At the Atlantic Cities, Gabriel Metcalf has a thought-provoking article about affordable housing in the Bay Area. The whole thing is really interesting and highly recommended reading, but I want to highlight one particular section of the article, particularly how affordability interplays with walkability.
Whether the gentrification process is good or bad for neighborhoods, and for the lower-income people who live there, is something that can be debated endlessly. But what is strikingly different about the Bay Area in contrast to a place like New York is the fact that New York has so many more walkable, pre-war neighborhoods located on rail transit, within easy commuting distance of Manhattan. When New York neighborhoods like Soho and the Village got too expensive, for example, the Lower East Side became a major center for artists and other members of the cultural avant-garde. When the Lower East Side got too expensive, people went across the East River to Williamsburg. Next came Fort Green, Dumbo, Red Hook and other neighborhoods in Brooklyn that were still cheap. But as every spot in Brooklyn with a good rail connection to the city gets more expensive, there still is Queens, the Bronx, Newark, the towns up the Hudson — walkable neighborhoods in every direction.
As expensive as Manhattan is, and as far along into the gentrification process as the many surrounding communities are, there are still many places to go within the New York orbit to have an affordable, urban way of life.
We can’t solve affordable housing or transit access within the limits of any one city.
In the Bay Area, there are far fewer options that fit the criteria of walkable, transit-proximate and affordable. For many of my friends, there is just one: Oakland. This is what people mean when they say Oakland is the Brooklyn of the Bay Area. It’s the next stop on the train, it’s cool, it’s where young people go now.

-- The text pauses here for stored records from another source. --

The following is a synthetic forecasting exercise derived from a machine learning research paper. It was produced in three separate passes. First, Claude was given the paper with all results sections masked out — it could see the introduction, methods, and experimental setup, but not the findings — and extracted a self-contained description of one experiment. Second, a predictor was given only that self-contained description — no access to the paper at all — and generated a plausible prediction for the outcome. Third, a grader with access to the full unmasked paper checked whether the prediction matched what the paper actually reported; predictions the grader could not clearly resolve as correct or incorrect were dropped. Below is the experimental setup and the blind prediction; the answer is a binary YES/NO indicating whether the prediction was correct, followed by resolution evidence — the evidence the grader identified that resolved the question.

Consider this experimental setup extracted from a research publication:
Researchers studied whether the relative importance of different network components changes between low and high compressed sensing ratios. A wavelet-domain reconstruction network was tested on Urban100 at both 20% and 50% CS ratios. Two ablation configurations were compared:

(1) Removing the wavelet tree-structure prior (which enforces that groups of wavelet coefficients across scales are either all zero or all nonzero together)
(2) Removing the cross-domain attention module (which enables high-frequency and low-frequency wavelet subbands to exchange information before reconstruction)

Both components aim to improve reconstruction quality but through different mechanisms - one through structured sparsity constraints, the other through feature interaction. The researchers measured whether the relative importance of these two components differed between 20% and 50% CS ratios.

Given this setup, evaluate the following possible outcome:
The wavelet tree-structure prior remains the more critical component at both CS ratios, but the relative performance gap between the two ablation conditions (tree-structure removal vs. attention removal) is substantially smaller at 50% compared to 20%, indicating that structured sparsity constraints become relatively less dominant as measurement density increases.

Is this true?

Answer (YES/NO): NO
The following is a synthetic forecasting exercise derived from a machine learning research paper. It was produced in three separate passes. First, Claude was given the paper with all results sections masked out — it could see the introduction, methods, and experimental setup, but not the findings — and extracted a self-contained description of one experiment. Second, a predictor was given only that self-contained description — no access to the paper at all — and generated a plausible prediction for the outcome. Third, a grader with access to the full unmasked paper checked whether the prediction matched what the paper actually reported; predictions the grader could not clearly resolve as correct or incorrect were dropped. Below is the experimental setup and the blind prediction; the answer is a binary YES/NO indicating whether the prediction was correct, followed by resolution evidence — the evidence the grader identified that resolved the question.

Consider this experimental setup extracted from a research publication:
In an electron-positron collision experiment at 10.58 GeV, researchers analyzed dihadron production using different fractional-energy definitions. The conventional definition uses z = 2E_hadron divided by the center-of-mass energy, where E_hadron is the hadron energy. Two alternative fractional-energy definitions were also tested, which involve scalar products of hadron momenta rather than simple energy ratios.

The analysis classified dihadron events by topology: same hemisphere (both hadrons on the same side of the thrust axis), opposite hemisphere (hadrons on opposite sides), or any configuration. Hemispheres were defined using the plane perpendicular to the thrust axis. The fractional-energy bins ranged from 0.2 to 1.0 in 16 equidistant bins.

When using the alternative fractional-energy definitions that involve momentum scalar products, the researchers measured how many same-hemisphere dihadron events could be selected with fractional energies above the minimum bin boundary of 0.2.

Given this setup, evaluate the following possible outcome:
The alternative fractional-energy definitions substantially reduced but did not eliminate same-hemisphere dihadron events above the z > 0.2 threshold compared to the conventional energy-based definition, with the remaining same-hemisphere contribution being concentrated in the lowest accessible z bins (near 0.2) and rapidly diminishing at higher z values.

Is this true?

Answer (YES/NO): NO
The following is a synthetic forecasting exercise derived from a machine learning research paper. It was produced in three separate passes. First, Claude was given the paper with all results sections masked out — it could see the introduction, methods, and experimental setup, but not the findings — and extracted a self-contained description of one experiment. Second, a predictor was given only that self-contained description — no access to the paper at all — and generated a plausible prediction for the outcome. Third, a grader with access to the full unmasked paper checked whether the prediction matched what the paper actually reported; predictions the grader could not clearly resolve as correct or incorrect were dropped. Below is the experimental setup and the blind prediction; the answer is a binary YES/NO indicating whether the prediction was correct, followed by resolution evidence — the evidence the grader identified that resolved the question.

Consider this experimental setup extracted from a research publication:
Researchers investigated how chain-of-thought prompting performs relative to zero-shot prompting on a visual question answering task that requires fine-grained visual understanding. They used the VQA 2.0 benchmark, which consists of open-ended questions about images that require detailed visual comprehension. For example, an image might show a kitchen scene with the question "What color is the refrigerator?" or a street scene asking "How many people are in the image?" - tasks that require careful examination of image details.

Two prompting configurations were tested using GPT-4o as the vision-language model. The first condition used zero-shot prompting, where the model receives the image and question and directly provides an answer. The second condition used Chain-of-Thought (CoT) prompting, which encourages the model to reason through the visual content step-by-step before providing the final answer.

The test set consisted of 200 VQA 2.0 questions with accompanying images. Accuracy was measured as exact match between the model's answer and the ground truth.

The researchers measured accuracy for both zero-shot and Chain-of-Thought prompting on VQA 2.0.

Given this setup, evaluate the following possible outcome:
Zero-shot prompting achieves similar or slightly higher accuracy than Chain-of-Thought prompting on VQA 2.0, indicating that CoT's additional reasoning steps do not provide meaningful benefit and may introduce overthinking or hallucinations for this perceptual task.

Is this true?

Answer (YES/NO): YES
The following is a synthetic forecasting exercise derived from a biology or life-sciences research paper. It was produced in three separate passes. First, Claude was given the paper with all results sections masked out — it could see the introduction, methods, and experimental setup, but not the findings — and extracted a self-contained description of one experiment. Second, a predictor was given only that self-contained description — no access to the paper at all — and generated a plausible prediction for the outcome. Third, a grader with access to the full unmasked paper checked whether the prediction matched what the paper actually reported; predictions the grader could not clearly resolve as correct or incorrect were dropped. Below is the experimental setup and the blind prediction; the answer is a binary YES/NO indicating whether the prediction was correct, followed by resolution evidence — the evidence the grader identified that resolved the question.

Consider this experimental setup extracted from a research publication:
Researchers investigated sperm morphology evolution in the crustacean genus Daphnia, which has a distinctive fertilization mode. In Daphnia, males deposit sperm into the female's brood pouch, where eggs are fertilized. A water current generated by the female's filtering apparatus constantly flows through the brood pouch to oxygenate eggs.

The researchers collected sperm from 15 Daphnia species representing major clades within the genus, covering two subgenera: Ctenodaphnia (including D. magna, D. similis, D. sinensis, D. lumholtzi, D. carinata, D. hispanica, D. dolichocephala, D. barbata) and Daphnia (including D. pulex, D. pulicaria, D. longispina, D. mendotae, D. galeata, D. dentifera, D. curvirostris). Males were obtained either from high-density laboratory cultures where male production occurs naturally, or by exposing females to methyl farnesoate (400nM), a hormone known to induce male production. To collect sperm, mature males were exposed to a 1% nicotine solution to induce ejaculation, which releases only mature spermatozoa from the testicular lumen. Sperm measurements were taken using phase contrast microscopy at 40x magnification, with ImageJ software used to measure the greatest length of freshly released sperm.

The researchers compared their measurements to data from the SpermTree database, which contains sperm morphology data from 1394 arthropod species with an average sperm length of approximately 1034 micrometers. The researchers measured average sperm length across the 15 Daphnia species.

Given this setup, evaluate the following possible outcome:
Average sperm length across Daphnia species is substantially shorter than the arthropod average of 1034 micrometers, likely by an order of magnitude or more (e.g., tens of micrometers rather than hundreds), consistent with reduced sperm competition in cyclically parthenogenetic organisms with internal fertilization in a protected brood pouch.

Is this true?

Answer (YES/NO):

The affordability issue isn’t as acute in Seattle as it is in San Francisco or Manhattan, but the lack of a “safety valve” like Brooklyn or Oakland is even worse. Really, outside of a few neighborhoods in Seattle and possibly some small parts of other cities, there are no walkable neighborhoods. As people who want an urban lifestyle get priced out of those neighborhoods, there’s really no where else to go.